Soft skills. You’ve probably heard a lot about them, but why are they such a big deal? We asked ACCA students at junior level what their most valued soft skills are and why.
Sameerah Kashif, ACCA student, UAE
A great weapon in achieving work-life balance. Post-industrialisation and the age of technology has substantially increased the pace of life. Harnessing opportunities while managing human interactions is extremely crucial for a productive lifestyle. Controlling our own emotions is one thing, but directing the emotions of others to achieve desirable outcomes is a great skill to nurture and develop. Today’s world demands empathy and ambitions to be developed and cherished simultaneously.
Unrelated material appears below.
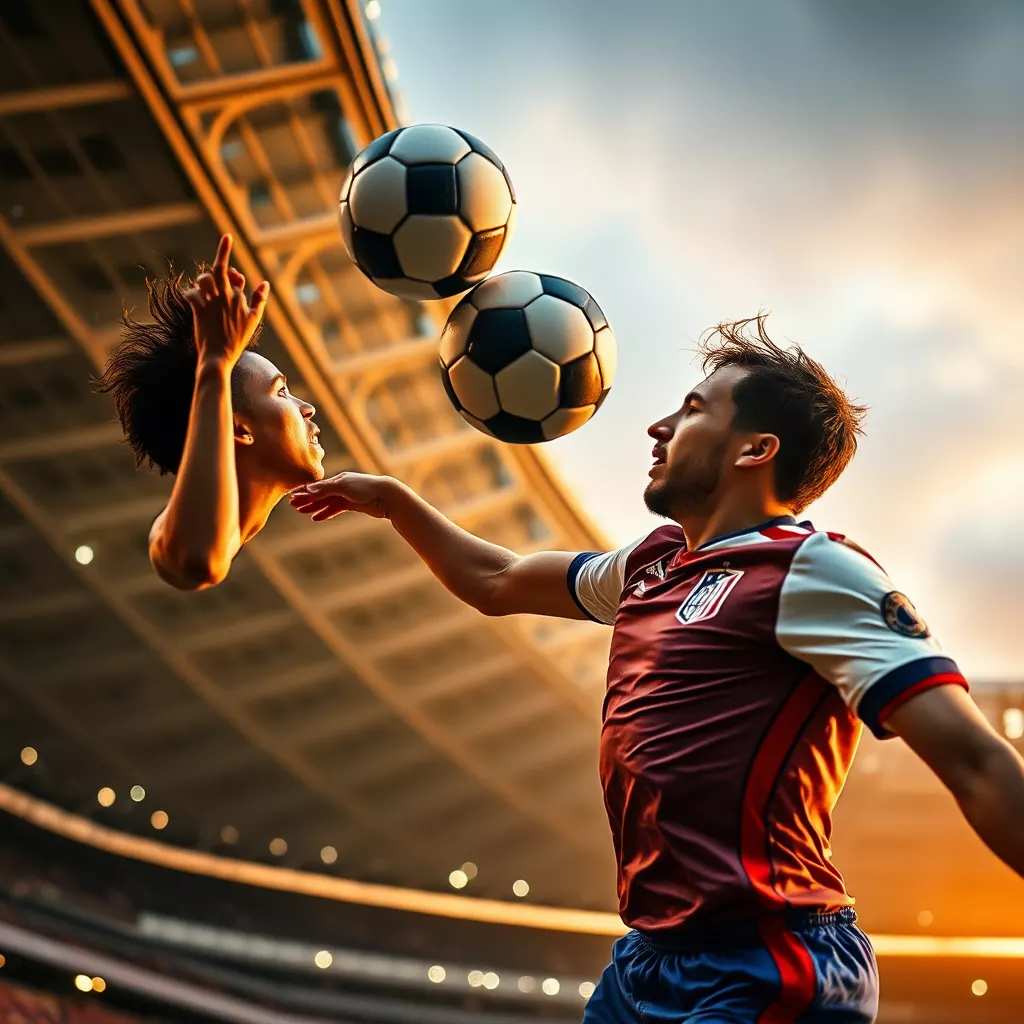 Sảnh Game bj88.tax Cập Nhật Xu Hướng Giải Trí Online Mới Nhất — view 5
I therefore place the highest value on emotional intelligence.
Technology has brought with it challenges. While work and lifestyle options have multiplied, distractions have increased equally. Trying to focus on a particular task, while having the world open to you at a single ‘click’, is by far one of the greatest challenges. Self-motivation is one of the only cures.
I am a firm believer in energies that surround us. Life is made up of ‘little things’ that grow to become ‘big things’. At the moment, the world is in crisis, with global warming, never ending wars and political turmoil, the world badly needs a sense of peace. Every individual needs an exceptionally strong foundation to cope with these phenomena. A positive attitude is one of the main determinants of such a foundation, one that can steer an individual through a meaningful life.
Nourihan Abdul Barry Al Tatawy ACCA, Associate at EY Egypt
Networking helps you to find jobs, clients, recruiters and new opportunities. It was actually through networking on LinkedIn that I was able to reach out to a tax executive director at the EY Cairo Office, where I’ve now worked for the past 1.5 years. I continue to attend several seminars conducted by professional organisations, including the ACCA, where I’ve met several interesting people and been introduced to new ideas and organisations.
Presentation skills are as important as technical skills. You must be able to present your work, ideas and justifications to ensure that the objectives are clearly met. At EY more than half of your annual performance is measured on your presentations made to the board, clients and the office. I have presented several speeches, work simulations in several universities, reports to the board and clients. I am currently responsible for presenting tax simulations in various universities regarding the tax regimes and scopes of work present in Egypt.
Since most of our time is spent talking with clients, managers and directors, it is important to find the correct method, medium and style of conversation required to ensure that your message gets across. I recently took a workshop on Business English to make sure that my messages, whether written or verbal, are clearly understood.